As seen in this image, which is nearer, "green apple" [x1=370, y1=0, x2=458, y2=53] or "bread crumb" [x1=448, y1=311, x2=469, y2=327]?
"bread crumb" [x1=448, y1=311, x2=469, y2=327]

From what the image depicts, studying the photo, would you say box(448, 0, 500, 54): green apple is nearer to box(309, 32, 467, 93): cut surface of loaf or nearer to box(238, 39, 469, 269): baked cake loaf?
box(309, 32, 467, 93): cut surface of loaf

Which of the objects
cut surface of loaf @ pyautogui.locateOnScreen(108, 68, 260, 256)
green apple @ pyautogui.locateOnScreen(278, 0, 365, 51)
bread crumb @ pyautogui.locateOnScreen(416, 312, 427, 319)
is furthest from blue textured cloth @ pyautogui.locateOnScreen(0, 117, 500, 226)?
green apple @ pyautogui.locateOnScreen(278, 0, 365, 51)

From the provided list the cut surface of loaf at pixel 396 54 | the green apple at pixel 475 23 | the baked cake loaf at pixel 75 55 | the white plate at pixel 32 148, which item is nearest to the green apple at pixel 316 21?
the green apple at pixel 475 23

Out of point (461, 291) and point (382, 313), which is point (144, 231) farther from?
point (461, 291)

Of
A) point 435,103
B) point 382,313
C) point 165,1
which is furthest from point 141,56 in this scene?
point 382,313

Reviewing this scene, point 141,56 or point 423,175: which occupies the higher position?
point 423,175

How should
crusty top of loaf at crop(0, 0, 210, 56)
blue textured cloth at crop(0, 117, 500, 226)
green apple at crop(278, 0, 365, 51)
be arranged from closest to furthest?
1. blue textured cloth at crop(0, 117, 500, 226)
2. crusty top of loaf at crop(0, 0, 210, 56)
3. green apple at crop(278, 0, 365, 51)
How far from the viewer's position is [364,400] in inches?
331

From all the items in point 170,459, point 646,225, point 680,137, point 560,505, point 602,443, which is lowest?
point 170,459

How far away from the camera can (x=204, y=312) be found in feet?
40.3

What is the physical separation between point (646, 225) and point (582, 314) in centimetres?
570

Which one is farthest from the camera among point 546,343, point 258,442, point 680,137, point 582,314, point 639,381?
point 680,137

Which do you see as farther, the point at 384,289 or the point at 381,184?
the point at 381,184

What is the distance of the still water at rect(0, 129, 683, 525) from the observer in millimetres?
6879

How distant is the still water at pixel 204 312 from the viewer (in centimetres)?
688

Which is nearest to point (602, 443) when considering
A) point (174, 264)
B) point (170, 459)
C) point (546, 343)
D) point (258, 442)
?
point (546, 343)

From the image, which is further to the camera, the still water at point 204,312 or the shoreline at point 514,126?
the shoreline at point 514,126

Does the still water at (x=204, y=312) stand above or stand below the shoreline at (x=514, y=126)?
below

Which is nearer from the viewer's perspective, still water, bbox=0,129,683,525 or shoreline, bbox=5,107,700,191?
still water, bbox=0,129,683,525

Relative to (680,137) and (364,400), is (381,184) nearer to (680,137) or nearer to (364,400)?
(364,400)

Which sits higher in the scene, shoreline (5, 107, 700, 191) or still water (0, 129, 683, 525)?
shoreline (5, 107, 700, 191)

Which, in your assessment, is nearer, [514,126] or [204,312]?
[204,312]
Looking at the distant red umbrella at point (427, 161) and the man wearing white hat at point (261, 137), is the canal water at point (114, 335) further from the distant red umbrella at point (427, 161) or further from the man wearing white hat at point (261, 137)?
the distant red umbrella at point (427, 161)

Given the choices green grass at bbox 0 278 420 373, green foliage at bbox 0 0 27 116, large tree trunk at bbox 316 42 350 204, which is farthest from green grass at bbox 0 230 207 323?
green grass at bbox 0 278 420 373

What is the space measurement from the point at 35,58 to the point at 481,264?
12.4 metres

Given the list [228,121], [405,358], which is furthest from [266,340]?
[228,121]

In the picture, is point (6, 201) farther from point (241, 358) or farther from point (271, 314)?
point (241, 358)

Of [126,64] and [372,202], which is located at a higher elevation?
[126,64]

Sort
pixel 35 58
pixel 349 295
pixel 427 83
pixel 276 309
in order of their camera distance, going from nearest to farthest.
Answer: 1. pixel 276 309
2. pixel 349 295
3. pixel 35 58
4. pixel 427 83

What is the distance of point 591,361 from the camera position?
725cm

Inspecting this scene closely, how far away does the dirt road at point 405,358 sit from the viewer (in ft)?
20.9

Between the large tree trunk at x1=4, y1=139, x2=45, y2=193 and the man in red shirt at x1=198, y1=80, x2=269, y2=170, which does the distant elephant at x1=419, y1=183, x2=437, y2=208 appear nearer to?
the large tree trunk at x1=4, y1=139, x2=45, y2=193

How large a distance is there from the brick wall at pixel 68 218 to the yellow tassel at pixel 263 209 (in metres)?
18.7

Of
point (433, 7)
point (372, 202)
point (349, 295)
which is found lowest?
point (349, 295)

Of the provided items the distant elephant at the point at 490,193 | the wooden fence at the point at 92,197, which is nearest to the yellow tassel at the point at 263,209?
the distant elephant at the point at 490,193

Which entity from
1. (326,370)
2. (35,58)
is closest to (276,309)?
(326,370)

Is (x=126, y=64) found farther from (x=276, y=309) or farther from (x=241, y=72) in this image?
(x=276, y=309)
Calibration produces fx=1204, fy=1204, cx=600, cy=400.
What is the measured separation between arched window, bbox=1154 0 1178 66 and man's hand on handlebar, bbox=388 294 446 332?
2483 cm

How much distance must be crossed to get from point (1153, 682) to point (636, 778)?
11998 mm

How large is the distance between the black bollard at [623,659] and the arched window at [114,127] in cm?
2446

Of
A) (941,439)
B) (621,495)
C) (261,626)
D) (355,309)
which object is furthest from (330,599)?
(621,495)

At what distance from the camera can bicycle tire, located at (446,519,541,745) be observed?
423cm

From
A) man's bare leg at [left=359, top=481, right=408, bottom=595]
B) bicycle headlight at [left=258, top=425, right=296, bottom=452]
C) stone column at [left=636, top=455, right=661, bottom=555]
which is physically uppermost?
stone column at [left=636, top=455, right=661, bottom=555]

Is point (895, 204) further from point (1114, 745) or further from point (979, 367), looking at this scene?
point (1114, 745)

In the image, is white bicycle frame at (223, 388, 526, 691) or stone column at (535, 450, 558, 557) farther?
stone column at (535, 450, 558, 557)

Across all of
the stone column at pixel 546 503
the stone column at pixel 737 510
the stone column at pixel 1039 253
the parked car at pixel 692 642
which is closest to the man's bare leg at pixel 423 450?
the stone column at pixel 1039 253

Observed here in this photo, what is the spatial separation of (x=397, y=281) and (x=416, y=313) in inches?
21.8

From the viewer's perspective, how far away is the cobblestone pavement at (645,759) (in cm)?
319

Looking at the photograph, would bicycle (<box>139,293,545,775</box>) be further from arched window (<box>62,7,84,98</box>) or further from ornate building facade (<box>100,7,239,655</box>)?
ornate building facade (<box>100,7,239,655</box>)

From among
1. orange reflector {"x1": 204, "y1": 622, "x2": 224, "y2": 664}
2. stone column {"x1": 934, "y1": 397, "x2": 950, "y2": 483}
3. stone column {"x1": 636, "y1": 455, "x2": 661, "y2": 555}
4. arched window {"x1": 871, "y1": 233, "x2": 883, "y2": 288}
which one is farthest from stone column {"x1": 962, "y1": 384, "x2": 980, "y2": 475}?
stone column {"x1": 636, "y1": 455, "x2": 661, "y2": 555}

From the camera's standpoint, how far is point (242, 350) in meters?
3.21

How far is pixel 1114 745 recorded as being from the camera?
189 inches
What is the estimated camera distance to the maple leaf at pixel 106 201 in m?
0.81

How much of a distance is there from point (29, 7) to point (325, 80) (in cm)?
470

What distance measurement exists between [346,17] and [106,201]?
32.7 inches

================

Richiesta scritta →
Puoi trasformare in una tabella Markdown con le colonne "N." e "Contenuto" le righe che vanno da quella contenente "What is the estimated" fino all'ultima riga compresa, numerandole e tralasciando le righe vuote?

Compito svolto →
| N. | Contenuto |
|---|---|
| 1 | What is the estimated camera distance to the maple leaf at pixel 106 201 in m? |
| 2 | 0.81 |
| 3 | How much of a distance is there from point (29, 7) to point (325, 80) (in cm)? |
| 4 | 470 |
| 5 | What distance measurement exists between [346,17] and [106,201]? |
| 6 | 32.7 inches |